People are not taught how to say or to hear No with equanimity. And this leads to a lot of issues.
No is such an emotionally loaded word. I realized this while reading the news a few days ago. Nowadays, much energy is being dedicated to spreading awareness about sexual consent. This is happening all over the world, but especially in India, I see people express their frustration and bewilderment: “How is it such a difficult concept to grasp? Why can’t people understand that No means No?” I felt frustrated too for a while, and this feeling intensified after the release of the Bollywood movie Pink, which deals with the subject of sexual consent.
But when I thought a bit deeper, I realized that the difficulty isn’t isolated to the idea of sex; it springs out of a bigger dysfunction around the word ‘No’.
As kids, we are taught to be humble and polite, but these words are often misunderstood to mean obedience and servility. We’re “good” children if we obey, “bad” children if we don’t. Well, they might not say “bad”, but there are other words that are used — “headstrong”, “back-answering”, “rude”… So we are taught to be polite and humble, but in behaviour we are taught something akin to subservience and conformity.
The skill of saying No and hearing No is not only not taught to us, but the whole No concept gets fraught with uncomfortable emotional baggage. Many people struggle with saying No without feeling enormous guilt, and receiving a No without feeling rejected. What’s more, we aren’t taught to identify and feel our emotions, so we say No, and allow the guilt to turn into self-sabotage, or we hear a No and get angry at the one who refused us. All this without understanding why.
Is it any wonder then that we have trouble understanding the meaning of sexual consent? In it’s purest form, it just means the ability to say No and receive No and respecting that No.
Part of the issue is with how children are raised. When parents themselves struggle with their Nos and don’t have the self-awareness to recognize this as their issue, they either take it too personally when children don’t obey, or they cave in to every one of their demands, or they avoid a discussion on the subject altogether. Children learn these messages early on: “When I get older, when I become a parent, I can be authoritative and no one will question me.” Or “No one will say no to me, I will never face rejection of any kind.” And so the cycle continues. Unless one generation breaks it.
In some cultures it gets even more complicated.

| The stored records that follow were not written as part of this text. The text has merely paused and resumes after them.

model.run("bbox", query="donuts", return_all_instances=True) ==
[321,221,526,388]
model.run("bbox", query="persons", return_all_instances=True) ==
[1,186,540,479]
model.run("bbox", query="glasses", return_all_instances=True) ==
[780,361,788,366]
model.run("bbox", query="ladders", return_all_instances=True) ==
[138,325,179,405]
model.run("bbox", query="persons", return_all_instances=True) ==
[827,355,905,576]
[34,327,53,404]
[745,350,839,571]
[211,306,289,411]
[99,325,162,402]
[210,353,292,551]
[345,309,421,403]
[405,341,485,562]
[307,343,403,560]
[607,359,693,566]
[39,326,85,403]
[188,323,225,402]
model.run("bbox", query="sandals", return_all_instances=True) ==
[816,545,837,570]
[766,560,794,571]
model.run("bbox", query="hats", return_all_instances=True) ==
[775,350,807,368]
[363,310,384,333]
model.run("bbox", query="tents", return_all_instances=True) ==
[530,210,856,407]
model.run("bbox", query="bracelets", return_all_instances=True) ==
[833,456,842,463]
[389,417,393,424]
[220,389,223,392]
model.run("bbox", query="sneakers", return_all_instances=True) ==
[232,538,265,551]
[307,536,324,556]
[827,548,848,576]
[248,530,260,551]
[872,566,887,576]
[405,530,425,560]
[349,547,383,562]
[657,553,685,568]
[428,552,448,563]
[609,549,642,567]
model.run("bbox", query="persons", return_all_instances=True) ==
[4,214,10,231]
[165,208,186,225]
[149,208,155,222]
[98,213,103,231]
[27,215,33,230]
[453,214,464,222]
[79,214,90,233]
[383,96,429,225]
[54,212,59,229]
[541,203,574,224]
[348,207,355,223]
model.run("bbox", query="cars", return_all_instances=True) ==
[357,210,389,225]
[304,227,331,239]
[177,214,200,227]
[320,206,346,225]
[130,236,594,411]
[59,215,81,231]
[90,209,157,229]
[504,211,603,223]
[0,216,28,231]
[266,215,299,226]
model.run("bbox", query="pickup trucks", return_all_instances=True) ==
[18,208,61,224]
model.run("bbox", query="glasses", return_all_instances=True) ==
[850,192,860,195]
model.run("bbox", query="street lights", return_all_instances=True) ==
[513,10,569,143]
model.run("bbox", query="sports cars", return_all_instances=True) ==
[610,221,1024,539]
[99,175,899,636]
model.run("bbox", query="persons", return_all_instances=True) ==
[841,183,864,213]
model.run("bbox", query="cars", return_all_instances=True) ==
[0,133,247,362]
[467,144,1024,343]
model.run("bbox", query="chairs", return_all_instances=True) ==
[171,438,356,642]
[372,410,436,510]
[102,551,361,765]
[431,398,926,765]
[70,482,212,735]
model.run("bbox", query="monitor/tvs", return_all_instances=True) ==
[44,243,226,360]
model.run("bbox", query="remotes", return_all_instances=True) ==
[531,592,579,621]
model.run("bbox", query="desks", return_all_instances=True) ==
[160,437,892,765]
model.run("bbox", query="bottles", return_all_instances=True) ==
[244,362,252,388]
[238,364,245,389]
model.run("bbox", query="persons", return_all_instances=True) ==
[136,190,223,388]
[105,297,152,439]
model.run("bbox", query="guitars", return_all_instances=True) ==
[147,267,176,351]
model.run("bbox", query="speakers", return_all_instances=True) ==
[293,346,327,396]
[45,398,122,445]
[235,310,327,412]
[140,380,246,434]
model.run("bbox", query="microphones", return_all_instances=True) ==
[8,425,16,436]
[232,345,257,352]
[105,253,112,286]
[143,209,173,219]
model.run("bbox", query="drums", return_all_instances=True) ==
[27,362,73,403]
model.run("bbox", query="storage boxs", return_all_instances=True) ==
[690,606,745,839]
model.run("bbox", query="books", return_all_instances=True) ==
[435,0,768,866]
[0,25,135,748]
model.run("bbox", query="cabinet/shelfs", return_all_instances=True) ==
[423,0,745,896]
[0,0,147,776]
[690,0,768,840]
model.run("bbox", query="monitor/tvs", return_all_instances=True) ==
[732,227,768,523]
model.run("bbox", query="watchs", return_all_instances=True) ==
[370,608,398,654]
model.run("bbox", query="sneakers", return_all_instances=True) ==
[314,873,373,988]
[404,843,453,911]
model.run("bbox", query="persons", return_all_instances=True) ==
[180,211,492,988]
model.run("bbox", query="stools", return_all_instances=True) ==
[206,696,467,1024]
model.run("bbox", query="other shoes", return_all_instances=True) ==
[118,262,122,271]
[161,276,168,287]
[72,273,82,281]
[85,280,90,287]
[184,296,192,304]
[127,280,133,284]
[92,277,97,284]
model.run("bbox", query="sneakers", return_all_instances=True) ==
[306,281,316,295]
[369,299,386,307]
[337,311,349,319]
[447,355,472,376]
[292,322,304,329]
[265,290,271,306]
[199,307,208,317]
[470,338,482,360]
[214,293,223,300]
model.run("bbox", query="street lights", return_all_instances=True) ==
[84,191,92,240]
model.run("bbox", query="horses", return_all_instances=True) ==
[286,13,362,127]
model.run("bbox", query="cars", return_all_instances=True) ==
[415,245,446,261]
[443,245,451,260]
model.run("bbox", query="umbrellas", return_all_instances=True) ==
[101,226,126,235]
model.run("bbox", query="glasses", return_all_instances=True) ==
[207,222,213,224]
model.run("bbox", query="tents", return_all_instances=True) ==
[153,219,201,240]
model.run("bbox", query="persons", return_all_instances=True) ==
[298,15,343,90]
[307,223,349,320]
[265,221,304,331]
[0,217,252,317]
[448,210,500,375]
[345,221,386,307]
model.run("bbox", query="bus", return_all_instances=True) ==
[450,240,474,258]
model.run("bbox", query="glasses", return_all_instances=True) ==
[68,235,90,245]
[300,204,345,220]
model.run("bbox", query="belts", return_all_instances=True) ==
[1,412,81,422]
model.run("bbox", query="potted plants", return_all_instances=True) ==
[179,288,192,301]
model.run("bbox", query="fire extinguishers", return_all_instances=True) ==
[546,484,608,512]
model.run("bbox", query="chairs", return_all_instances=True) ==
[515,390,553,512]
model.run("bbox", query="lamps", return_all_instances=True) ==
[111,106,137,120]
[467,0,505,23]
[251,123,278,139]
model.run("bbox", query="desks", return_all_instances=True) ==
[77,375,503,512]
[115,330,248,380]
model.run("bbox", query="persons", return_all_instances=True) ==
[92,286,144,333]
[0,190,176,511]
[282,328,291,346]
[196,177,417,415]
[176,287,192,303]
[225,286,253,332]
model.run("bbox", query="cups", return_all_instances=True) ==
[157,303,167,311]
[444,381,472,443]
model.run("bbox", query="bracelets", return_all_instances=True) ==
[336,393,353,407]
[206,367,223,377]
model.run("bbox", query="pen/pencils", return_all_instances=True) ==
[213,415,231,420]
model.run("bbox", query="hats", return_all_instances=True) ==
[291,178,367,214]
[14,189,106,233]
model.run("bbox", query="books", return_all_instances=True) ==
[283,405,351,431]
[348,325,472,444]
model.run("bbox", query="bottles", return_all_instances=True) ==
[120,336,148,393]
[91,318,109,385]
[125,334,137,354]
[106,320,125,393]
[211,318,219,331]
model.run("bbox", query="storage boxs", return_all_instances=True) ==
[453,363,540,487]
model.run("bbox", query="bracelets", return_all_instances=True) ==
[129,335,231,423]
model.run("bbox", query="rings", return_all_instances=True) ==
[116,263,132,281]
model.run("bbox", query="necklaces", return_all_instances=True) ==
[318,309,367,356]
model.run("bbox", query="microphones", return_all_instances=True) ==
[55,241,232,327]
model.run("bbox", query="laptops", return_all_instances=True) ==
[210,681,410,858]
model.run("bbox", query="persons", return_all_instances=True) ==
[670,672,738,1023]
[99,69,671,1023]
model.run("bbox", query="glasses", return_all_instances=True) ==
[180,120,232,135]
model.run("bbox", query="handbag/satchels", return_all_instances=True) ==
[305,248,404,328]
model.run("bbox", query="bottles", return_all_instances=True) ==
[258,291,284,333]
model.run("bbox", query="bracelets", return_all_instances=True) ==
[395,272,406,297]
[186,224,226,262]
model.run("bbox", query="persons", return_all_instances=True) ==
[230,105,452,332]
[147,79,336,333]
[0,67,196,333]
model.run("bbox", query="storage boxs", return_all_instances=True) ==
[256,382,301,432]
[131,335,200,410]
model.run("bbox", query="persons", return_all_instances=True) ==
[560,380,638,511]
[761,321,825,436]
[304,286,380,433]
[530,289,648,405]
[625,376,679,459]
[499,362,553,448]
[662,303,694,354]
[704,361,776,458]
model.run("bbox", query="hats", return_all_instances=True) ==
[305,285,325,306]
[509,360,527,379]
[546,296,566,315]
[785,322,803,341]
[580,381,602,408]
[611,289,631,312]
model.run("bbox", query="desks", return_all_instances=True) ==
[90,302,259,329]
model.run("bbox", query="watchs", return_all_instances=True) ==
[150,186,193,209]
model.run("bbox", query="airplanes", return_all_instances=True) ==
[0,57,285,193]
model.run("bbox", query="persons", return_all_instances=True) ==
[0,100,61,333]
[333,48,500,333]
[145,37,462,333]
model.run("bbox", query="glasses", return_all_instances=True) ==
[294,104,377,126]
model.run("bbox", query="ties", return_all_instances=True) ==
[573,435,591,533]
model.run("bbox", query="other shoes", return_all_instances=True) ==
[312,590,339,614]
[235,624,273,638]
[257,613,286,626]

No gets deeply intertwined with notions of who’s elder and who’s younger, who should be respected and who need not be as much.
Assertiveness is a buzzword nowadays, but few really get it. I’ve had many clients come to me seeking help in learning to be more assertive. People who have been accustomed to be submissive for so long — that same unquestioning submission which is often hailed as a virtue, as obedience or even respect — that they mistake being assertive for being aggressive. They simply do not get what “firm and polite” means. Another part of the issue lies in the fact that if you haven’t encountered many people in your life who have role-modeled what it is to be assertive, then you have no idea what it looks like. At it’s core, assertiveness includes respecting yourself as well as others. It means treating others as you would treat yourself, as you would like to be treated. It is very closely connected to how much you love and accept yourself, your self-esteem. Many people mistakenly assume that aggressive people have high self-esteem. But in actuality both aggression and submission (or passive-aggression, for that matter) are symptoms of the same underlying issue — when I don’t respect myself enough, I am unable to give respect to others. So I either take to bullying others, or submit to other’s wishes over my own.
People who are learning to be assertive initially take it to mean that “I have the right to say No, and I’m just going to say No to anything and everything that I don’t like.” But, think about it, this approach hardly works most times. Assertion is not just learning to say No. In real life, there will be times when being assertive might not work, or might not be the best route.
Contrary to popular opinion, being assertive does not mean saying No to everything and insisting on your own way every time. Instead, it means being aware of your options and their probable consequences and making an informed, responsible choice. It means learning to choose your battles — depending on what’s at stake, you might want to stand your ground, or submit at times, and that’s OK, as long as you know that it was your choice. You do not get to blame anyone for it. And yes, there could be some situations where aggression may be needed too.
How do you get comfortable with No? Take time to understand how your society, culture, family and upbringing has shaped your reactions to No, and realize it need not be the case for the future if you don’t want it to. Then work on saying No and experiencing the emotions that come with it (not suppressing them). There are so many resources on assertiveness skills out there. Work with a therapist or a coach if need be, but keep at it. It’s a habit; you didn’t learn to respond the way you do now in a day, and it will certainly take time for you to break free of your No baggage. But it is so worth it.